>>>>

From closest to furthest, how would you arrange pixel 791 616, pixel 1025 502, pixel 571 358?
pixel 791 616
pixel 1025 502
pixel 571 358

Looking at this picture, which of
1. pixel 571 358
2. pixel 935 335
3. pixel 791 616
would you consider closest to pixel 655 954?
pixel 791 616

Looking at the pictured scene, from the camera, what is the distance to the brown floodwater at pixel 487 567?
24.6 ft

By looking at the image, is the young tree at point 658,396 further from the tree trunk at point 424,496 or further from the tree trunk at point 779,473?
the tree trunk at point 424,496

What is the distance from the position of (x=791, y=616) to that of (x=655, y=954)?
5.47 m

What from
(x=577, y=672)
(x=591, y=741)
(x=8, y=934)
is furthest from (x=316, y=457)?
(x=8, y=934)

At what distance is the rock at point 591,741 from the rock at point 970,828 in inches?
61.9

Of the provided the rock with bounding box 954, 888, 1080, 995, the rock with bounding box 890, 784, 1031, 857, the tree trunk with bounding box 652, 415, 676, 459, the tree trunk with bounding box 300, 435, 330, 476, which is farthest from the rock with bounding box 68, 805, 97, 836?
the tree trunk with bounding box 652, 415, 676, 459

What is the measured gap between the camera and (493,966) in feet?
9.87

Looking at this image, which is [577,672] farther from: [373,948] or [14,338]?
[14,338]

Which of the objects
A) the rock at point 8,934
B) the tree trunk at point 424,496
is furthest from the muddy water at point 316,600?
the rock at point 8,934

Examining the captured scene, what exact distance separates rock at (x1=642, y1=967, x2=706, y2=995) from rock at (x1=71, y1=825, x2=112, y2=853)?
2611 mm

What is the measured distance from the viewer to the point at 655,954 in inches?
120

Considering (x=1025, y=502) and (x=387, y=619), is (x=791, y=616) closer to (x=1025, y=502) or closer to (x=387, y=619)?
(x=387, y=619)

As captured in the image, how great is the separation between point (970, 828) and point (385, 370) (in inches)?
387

<<<<

- _STATED TASK_
Copy the rows above word for word, with nothing changed.

- _SOLUTION BELOW_
From closest to furthest, how would you arrange pixel 791 616, pixel 1025 502, pixel 571 358?
pixel 791 616
pixel 1025 502
pixel 571 358

Looking at this picture, which of
1. pixel 571 358
2. pixel 935 335
3. pixel 791 616
would you consider closest to pixel 655 954?
pixel 791 616

Looking at the pictured scene, from the camera, what is the distance to the brown floodwater at pixel 487 567?
24.6 ft

By looking at the image, is the young tree at point 658,396 further from the tree trunk at point 424,496 or further from the tree trunk at point 779,473?
the tree trunk at point 424,496

What is the distance from the position of (x=791, y=616) to that of (x=655, y=954)?
5.47 m

What from
(x=577, y=672)
(x=591, y=741)
(x=8, y=934)
is furthest from (x=316, y=457)?
(x=8, y=934)

At what distance is the rock at point 591,741 from the rock at point 970,828 in inches?
61.9

Of the provided the rock with bounding box 954, 888, 1080, 995, the rock with bounding box 890, 784, 1031, 857, the tree trunk with bounding box 652, 415, 676, 459, the tree trunk with bounding box 300, 435, 330, 476, which is farthest from the rock with bounding box 68, 805, 97, 836?
the tree trunk with bounding box 652, 415, 676, 459

What is the measured gap between the camera and (493,966) in feet?
9.87

Looking at this image, which is [577,672] farther from: [373,948] or [14,338]?
[14,338]

Which of the objects
A) the rock at point 8,934
B) the tree trunk at point 424,496
is furthest from the muddy water at point 316,600?
the rock at point 8,934

Examining the captured scene, what exact distance separates rock at (x1=642, y1=967, x2=706, y2=995) from rock at (x1=71, y1=825, x2=112, y2=853)?
2611 mm

What is the measured distance from the viewer to the point at 655,954 in inches?
120

Considering (x=1025, y=502) and (x=387, y=619), is (x=791, y=616) closer to (x=1025, y=502) or closer to (x=387, y=619)?
(x=387, y=619)

As captured in the image, how great is the separation between point (970, 828) and point (385, 370) (in inches)?
387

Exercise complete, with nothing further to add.